JOB: Edit the data below so that "compact JSON" becomes "minified JSON" throughout, and change nothing else.

--------------------

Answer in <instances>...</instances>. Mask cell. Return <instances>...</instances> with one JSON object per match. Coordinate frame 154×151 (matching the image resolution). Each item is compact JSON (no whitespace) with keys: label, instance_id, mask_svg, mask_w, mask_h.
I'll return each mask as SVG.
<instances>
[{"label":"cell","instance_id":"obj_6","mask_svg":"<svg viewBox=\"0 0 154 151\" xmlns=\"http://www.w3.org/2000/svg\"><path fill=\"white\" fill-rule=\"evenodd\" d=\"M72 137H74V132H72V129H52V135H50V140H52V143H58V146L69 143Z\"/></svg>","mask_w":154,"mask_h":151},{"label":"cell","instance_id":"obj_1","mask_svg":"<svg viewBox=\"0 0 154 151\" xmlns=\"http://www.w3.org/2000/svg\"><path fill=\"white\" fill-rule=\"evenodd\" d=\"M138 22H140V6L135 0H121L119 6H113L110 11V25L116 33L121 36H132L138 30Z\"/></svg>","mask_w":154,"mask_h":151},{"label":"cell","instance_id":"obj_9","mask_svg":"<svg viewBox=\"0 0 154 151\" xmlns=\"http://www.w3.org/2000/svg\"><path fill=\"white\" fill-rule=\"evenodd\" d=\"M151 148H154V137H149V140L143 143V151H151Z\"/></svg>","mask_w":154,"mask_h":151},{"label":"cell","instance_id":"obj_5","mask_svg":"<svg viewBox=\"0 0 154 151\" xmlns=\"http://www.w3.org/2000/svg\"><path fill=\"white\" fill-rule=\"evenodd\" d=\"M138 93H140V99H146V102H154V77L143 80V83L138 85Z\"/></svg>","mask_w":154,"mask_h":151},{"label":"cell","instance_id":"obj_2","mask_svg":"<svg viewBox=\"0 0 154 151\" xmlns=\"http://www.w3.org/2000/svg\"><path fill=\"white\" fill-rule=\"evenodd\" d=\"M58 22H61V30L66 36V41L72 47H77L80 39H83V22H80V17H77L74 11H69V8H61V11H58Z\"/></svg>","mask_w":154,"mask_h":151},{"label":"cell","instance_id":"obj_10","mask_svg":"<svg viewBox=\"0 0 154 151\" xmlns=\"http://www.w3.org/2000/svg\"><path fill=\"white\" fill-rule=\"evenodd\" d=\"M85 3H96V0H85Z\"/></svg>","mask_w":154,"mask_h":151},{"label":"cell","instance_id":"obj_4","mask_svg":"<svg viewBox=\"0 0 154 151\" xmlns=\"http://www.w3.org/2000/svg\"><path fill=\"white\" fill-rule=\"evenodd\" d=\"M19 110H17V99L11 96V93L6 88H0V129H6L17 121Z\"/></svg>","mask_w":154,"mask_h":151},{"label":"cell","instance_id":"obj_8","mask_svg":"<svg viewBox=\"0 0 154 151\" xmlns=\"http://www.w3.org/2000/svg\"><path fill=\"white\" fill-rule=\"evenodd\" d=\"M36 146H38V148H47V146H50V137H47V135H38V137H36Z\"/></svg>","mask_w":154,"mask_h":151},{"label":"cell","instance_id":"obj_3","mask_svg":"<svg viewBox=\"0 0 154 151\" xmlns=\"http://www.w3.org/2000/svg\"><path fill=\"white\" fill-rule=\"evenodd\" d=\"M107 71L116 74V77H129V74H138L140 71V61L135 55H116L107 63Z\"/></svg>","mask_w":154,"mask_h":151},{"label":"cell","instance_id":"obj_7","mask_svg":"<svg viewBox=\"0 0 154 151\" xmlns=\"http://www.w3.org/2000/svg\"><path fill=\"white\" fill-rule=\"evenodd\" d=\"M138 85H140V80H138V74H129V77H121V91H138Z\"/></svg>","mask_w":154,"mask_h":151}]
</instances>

--------------------

EXERCISE RESPONSE:
Answer in <instances>...</instances>. Mask cell. Return <instances>...</instances> with one JSON object per match. Coordinate frame 154×151 (matching the image resolution). Each item is minified JSON (no whitespace) with keys: label, instance_id, mask_svg, mask_w, mask_h.
I'll return each mask as SVG.
<instances>
[{"label":"cell","instance_id":"obj_6","mask_svg":"<svg viewBox=\"0 0 154 151\" xmlns=\"http://www.w3.org/2000/svg\"><path fill=\"white\" fill-rule=\"evenodd\" d=\"M72 137H74V132H72V129H52V135H50V140H52V143H58V146L69 143Z\"/></svg>","mask_w":154,"mask_h":151},{"label":"cell","instance_id":"obj_1","mask_svg":"<svg viewBox=\"0 0 154 151\" xmlns=\"http://www.w3.org/2000/svg\"><path fill=\"white\" fill-rule=\"evenodd\" d=\"M138 22H140V6L135 0H121L119 6H113L110 11V25L116 33L121 36H132L138 30Z\"/></svg>","mask_w":154,"mask_h":151},{"label":"cell","instance_id":"obj_9","mask_svg":"<svg viewBox=\"0 0 154 151\" xmlns=\"http://www.w3.org/2000/svg\"><path fill=\"white\" fill-rule=\"evenodd\" d=\"M151 148H154V137H149V140L143 143V151H151Z\"/></svg>","mask_w":154,"mask_h":151},{"label":"cell","instance_id":"obj_5","mask_svg":"<svg viewBox=\"0 0 154 151\" xmlns=\"http://www.w3.org/2000/svg\"><path fill=\"white\" fill-rule=\"evenodd\" d=\"M138 93H140V99H146V102H154V77L143 80V83L138 85Z\"/></svg>","mask_w":154,"mask_h":151},{"label":"cell","instance_id":"obj_2","mask_svg":"<svg viewBox=\"0 0 154 151\" xmlns=\"http://www.w3.org/2000/svg\"><path fill=\"white\" fill-rule=\"evenodd\" d=\"M58 22H61V30L66 36V41L72 47H77L80 39H83V22H80V17H77L74 11H69V8H61V11H58Z\"/></svg>","mask_w":154,"mask_h":151},{"label":"cell","instance_id":"obj_10","mask_svg":"<svg viewBox=\"0 0 154 151\" xmlns=\"http://www.w3.org/2000/svg\"><path fill=\"white\" fill-rule=\"evenodd\" d=\"M85 3H96V0H85Z\"/></svg>","mask_w":154,"mask_h":151},{"label":"cell","instance_id":"obj_4","mask_svg":"<svg viewBox=\"0 0 154 151\" xmlns=\"http://www.w3.org/2000/svg\"><path fill=\"white\" fill-rule=\"evenodd\" d=\"M19 110H17V99L11 96V93L6 88H0V129H6L17 121Z\"/></svg>","mask_w":154,"mask_h":151},{"label":"cell","instance_id":"obj_8","mask_svg":"<svg viewBox=\"0 0 154 151\" xmlns=\"http://www.w3.org/2000/svg\"><path fill=\"white\" fill-rule=\"evenodd\" d=\"M36 146H38V148H47V146H50V137H47V135H38V137H36Z\"/></svg>","mask_w":154,"mask_h":151},{"label":"cell","instance_id":"obj_3","mask_svg":"<svg viewBox=\"0 0 154 151\" xmlns=\"http://www.w3.org/2000/svg\"><path fill=\"white\" fill-rule=\"evenodd\" d=\"M107 71L116 74V77H129V74H138L140 71V61L135 55H116L107 63Z\"/></svg>","mask_w":154,"mask_h":151},{"label":"cell","instance_id":"obj_7","mask_svg":"<svg viewBox=\"0 0 154 151\" xmlns=\"http://www.w3.org/2000/svg\"><path fill=\"white\" fill-rule=\"evenodd\" d=\"M138 85H140V80H138V74H129V77H121V91H138Z\"/></svg>","mask_w":154,"mask_h":151}]
</instances>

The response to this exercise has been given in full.